begin SOURCE EXCERPT
A topic that appears to be giving some lenders a major headache is the issue of an applicant owning a leasehold title of a property and also owning (all or in part) the freehold title too – this also extends to close family members.
The ownership of the two titles does not need to be in exactly the same names but the fact that the client has an interest in both titles can be a problem. In this regard, the position of the lenders can vary significantly.
BM Solutions has had some concerns in this area before, so it will include an extra level of protection, by taking a charge over the freehold of a property, as well as the leasehold title. A reasonable and sensible solution.
Foundation is firmly in the camp that if a client has an interest in both leasehold and freehold titles, it will not lend.
Keystone applications where a client owns both leasehold and freehold is currently raising additional queries and considered outside criteria.
Why is it causing some lenders an issue?
Well, the root cause has been with us for many years – Restrictions are laid out in the Commonhold and Leasehold Reform Act 2002, in particular the forfeiture of a residential long lease.
The 2002 Act is an extensive document, so a very simply explanation - if the owner of a leasehold title does not pay the freeholder of the property such items as ground rent and service charges, then under certain circumstances the leaseholder could be considered in breach of their lease. If subsequent legal proceedings find in the freeholders favour, the leasehold title could be forfeit.
end SOURCE EXCERPT
» TASK
Please repeat the passage from the article above on leasehold and freehold lending word for word, starting with "BM Solutions has" and going on through "will not lend.".
begin PROVIDED MATERIAL
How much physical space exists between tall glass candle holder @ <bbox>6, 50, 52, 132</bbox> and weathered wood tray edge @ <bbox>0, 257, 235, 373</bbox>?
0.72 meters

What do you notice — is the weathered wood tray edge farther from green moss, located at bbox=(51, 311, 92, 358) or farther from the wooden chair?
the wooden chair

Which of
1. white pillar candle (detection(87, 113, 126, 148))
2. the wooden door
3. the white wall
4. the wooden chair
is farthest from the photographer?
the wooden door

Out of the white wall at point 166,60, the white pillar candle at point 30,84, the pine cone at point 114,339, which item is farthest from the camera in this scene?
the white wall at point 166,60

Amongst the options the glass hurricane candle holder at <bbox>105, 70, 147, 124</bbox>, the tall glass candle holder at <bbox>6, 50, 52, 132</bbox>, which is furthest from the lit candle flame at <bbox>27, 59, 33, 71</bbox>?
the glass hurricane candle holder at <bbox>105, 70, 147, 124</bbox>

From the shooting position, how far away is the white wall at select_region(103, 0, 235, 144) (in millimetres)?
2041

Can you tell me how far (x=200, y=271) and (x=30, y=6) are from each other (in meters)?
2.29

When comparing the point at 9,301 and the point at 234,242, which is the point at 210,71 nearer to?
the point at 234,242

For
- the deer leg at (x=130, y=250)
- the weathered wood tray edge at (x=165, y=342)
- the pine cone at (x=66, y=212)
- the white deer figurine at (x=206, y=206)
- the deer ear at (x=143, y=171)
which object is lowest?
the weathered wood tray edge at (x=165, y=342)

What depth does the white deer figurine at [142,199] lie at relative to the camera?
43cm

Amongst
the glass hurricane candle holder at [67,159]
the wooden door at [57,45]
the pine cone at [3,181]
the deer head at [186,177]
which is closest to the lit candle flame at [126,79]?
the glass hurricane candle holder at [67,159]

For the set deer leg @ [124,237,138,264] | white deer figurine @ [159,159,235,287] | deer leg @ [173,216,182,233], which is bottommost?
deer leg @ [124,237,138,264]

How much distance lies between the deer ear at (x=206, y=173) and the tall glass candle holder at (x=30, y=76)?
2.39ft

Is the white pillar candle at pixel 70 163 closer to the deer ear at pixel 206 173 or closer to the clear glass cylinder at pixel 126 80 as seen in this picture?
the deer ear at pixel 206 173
end PROVIDED MATERIAL
» THE COMPLETED TASK
BM Solutions has had some concerns in this area before, so it will include an extra level of protection, by taking a charge over the freehold of a property, as well as the leasehold title. A reasonable and sensible solution.
Foundation is firmly in the camp that if a client has an interest in both leasehold and freehold titles, it will not lend.